§ **PARTS OF THE EXERCISE**
#1 Answer these about the forum thread on the PlayStation Vita, one answer per line:
(a) What INR figure is given for 29,800 JPY?
(b) What device does ico say the Vita should be priced around?
(c) According to bharat_14101991, what does the Vita force you to do with firmware?
#2 Please render this sentence from the forum thread on the PlayStation Vita in Spanish: "They are giving a quad core powered gaming console, at a lower price than many of the single and dual core mobile phones."
#3 Extend the forum thread on the PlayStation Vita, picking up after its final line.

§ **EXTRACT TO READ**

Like I posted above, faster mobiles and tablets are making Handheld gaming devices redundant. People are happy with iPod touch/iPhone/iPad/Android phones/Android tablets and don't really care about phyiscal controls anymore. I care, and if you do too...we all are a minority.

Only a while till a mobile comes up with PSP Vita's SoC as far as "powerful" factor is concerned.

lol @ this again. Compared to another flop Nintendo 3DS...

**www.eurogamer.net/articles/2012-01-25-playstation-vita-japan-sales-slowest-yet*



> *Media Create hardware sales: Week 3, 2012 (Jan 16 - Jan 22)*
> 
> 3DS - 80,960 (100,668)
> PS3 - 21,155 (30,332)
> ...






nims11 said:


> i think it will come down to 15K in a year.


29,800 JPY converts into 19,180 INR for the Wifi + 3G model. 6K premium?


----------



## vamsi_krishna (Jan 31, 2012)

This one deserves the love. They are giving a quad core powered gaming console, at a lower price than many of the single and dual core mobile phones.

Sony has announced some goodies for pre orders and to the launch day buyers. Wonder how much it will have impact on the sales figures. If Sony gets their strategy right, then it might not end up having poor sales on the launch day. But, nothing can be guaranteed.

Then again, there are some games like UC, which are much more popular and console sellers in countries outside Japan. This might bump the sales figures a bit. I don't know what Japanese folks have against UC


----------



## ico (Jan 31, 2012)

Price it around iPod touch. It will sell.


----------



## bharat_14101991 (Jan 31, 2012)

ps vitas major drawback is sony forcing you to remain connected to their server while you transfer something in your console.
1: it forces you to update your firmware as soon as it is released.
2: for everyone who wants a to mod their console, this is a bit problematic (i know i know, noone here wants to mod )

§ **DATA**

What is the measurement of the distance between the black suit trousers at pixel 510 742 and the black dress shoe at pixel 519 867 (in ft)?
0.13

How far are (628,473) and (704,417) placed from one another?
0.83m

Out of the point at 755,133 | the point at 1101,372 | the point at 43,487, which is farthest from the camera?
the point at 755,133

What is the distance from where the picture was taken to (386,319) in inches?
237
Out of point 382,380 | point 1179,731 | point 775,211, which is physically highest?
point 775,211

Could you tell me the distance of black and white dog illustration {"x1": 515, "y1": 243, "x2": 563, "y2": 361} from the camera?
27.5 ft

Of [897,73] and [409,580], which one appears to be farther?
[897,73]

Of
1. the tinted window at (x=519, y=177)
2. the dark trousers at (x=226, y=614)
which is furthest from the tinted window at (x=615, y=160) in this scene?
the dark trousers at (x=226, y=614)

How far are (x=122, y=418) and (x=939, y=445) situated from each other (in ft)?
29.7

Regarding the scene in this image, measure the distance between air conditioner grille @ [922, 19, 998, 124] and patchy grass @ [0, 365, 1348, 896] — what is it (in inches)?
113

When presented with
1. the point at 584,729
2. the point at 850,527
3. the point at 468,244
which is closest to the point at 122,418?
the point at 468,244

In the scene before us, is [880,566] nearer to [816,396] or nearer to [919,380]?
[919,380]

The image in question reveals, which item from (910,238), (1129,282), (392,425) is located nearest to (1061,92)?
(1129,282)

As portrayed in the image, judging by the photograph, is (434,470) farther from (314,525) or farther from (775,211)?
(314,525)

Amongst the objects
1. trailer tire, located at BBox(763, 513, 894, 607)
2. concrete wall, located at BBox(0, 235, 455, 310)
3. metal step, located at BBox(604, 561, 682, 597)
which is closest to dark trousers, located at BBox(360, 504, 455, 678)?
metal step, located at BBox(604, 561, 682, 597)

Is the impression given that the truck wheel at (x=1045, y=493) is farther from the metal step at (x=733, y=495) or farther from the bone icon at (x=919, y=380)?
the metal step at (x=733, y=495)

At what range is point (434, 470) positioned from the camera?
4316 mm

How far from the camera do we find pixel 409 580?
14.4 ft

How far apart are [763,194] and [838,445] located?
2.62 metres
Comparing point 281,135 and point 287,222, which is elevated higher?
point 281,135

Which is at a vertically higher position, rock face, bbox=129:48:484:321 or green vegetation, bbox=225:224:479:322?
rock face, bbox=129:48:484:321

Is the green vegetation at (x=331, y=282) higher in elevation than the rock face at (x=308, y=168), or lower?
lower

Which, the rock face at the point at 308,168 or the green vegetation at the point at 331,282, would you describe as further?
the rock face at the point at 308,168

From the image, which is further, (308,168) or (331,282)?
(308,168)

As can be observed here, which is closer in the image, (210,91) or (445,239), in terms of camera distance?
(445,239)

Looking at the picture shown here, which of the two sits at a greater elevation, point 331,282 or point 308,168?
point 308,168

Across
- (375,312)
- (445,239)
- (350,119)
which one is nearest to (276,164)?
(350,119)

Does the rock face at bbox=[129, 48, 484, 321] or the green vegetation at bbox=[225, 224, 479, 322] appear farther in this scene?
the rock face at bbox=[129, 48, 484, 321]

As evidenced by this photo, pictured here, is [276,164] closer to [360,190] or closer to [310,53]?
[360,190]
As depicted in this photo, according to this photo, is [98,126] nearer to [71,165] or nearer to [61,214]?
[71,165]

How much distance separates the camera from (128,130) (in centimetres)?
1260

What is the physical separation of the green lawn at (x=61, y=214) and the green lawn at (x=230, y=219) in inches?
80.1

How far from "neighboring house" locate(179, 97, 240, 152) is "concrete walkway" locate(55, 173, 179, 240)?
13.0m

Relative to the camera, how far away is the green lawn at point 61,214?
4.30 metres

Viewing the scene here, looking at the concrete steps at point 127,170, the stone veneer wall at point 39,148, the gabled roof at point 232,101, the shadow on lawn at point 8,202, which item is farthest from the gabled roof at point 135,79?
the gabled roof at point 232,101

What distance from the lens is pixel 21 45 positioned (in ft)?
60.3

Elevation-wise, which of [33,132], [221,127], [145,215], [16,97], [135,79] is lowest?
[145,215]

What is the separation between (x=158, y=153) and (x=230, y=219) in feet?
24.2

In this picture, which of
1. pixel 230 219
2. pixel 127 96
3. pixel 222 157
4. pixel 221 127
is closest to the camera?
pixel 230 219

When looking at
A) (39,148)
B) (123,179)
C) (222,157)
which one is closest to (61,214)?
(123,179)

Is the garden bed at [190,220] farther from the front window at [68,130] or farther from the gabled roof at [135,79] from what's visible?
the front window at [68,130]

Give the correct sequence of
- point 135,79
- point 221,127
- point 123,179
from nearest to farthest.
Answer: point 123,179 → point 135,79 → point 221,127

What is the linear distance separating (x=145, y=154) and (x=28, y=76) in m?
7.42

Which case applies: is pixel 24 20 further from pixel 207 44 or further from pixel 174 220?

§ **PER-TASK ANSWERS**
#1
(a) 19,180 INR
(b) The iPod touch
(c) Update it as soon as it is released

#2 Están ofreciendo una consola de videojuegos con procesador de cuatro núcleos a un precio más bajo que el de muchos de los teléfonos móviles de uno y dos núcleos.

#3
3: final n the most IMPORTANT thing, *PRIVACY*. sony is watching you, no matter whatever you are doing, they have every single detail about your data. itz a violation of everyones privacy. what if i want to transfer my personal videos (ahem ahem ) to my console... this really is not acceptable at any level.

die sony die...


----------



## nims11 (Jan 31, 2012)

ico said:


> 29,800 JPY converts into 19,180 INR for the Wifi + 3G model. 6K premium?



(US release)
wifi only model will be priced 250 USD ( 12 417 INR).
wifi+3g model will be priced 300 USD (14 900 INR).

anyways, being a happy PSP owner and running out of good PSP titles, I would definitely want to go for Vita once price comes down and the firmware bugs are resolved (better if the PS vita homebrew scene becomes as awesome as PSP).



bharat_14101991 said:


> ps vitas major drawback is sony forcing you to remain connected to their server while you transfer something in your console.
> 1: it forces you to update your firmware as soon as it is released.
> 2: for everyone who wants a to mod their console, this is a bit problematic (i know i know, noone here wants to mod )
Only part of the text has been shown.